Репина так взволновал этот разговор, что он несколько дней ходил, как пришибленный. А студент, как нарочно, подливал масла в огонь, давая ему разные подходящие к случаю книжки и приводя в пример таких людей, как Шевченко, который ведь тоже сначала «поганым искусством» занимался, пока не взялся за дело.
Репин пошел к Крамскому и рассказал ему о своем намерении года на три, на четыре совсем оставить искусство и заняться исключительно научным образованием.
«Он серьезно удивился, серьезно обрадовался и сказал очень серьезно: „Если вы это сделаете и выдержите ваше намерение, как следует… — великое дело. Знание — страшная сила… Ах, как я жалею о своей юности. Вот вы-то еще молоды, а я… вы не можете представить, с какой завистью я смотрю на всех студентов и всех ученых… Не воротишь! Поздно…“»[119].
И все же Репин, даже после такой горячей поддержки высоко ценимого учителя, не только не решился бросить на несколько лет живопись, но, напротив, отдается ей теперь с еще большим жаром, чем прежде. Художник взял верх над скептиком. Даже больше того — он решается идти к самому Бруни, после того как он узнал от Крамского, что тот способен писать еще потрясающие вещи.
Случай скоро представился. Был задан эскиз «Товия мажет глаза ослепшему отцу своему». Как особую милость Репину, в числе немногих учеников, объявили, что он может в такие-то часы побывать у ректора Ф. А. Бруни и выслушать у него указания по поводу эскиза.

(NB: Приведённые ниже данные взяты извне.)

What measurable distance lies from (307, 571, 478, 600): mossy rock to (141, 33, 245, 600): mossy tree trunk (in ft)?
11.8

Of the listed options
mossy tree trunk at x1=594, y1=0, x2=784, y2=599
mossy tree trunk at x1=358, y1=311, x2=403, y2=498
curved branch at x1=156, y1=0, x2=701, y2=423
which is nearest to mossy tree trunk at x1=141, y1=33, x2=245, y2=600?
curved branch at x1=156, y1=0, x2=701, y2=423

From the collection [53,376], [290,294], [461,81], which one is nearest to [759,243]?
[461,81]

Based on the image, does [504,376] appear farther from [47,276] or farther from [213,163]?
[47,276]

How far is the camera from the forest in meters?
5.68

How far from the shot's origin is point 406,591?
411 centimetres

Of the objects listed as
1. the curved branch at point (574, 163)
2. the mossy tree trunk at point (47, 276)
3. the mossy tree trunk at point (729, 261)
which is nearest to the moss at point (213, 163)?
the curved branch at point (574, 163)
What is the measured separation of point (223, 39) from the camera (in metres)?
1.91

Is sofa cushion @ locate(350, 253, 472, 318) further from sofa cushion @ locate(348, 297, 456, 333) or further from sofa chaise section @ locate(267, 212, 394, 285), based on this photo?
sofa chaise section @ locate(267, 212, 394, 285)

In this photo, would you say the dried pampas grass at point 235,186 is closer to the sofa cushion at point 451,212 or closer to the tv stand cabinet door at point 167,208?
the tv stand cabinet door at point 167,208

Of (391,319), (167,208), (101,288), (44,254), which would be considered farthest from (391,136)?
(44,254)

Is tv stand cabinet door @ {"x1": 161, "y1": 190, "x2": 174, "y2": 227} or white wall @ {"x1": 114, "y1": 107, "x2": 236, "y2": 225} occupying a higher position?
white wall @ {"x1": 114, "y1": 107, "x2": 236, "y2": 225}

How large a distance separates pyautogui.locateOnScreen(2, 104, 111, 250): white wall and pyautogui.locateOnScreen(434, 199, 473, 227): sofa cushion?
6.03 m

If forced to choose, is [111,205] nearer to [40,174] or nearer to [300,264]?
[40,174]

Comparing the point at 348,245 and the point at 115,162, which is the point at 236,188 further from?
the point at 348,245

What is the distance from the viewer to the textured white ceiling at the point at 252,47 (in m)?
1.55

И. С. Панов, художник. 1867. ГРМ.
Бруни принял Репина ласково, внимательно осмотрел эскиз и сказал, что воображение у него есть, но компонует он некрасиво и слабо. Он посоветовал ему вырезать из бумаги фигурки его эскиза и попробовать передвигать их на бумаге одну к другой — дальше, ближе, выше, ниже — и когда группировка станет красива, обвести ее карандашом.
«Это был хороший практический совет старой школы, но мне он не понравился, — прибавляет Репин, — я даже смеялся в душе над этой механикой. „Какое сравнение с теориейтого? — подумал я, вздохнув свободно на улице. — Разве живая сцена в жизни так подтасовывается? Тут всякая случайность красива. Нет, жизнь, жизнь ловить! Воображение развивать. Вот что надо… А это — что-то вырезывать да передвигать… Воображаю, как он расхохочется!..“»[120].
Получив на конкурсе 8 мая 1865 г. вторую серебряную медаль за эскиз «Ангел смерти избивает всех новорожденных египтян» и тем самым удостоившись звания свободного художника, освобождавшего его, наконец, из податного состояния и из числа военных поселян, Репин принимается за жанровую картину, начатую еще летом предыдущего года. Она написана в течение лета 1865 г. в квартире Шевцовых и изображает комнату сыновей Шевцова. На заднем плане лежит на диване молодой человек. Спереди, перед окном, за столом, на котором видны грифельная доска и тетради, сидит другой юноша, посылающий воздушный поцелуй девушке, виднеющейся в окне противоположного дома. Обе фигуры юношей писаны с молодых Шевцовых.
Картина эта, вышиной в 38 и шириной в 46 см, была выставлена Репиным на академической выставке 1865 г. под названием «Приготовление к экзамену» (вместе с женским портретом А. Ф. С.). После долгого пребывания в неизвестности, она наконец попала, незадолго до революции, в Русский музей[121], где является драгоценным звеном и важным документом в творчестве мастера.
Она вся написана с натуры, очень старательно и любовно. Выдержанная в духе тех милых, шутливых жанровых вещиц, которые стали появляться на академических выставках с 50-х годов и были подписаны никому не известными именами Чернышева, Андрея Попова, Цветкова, Мясоедова и др., картина Репина ясно обнаруживает его симпатии и в известном смысле истоки его искусства.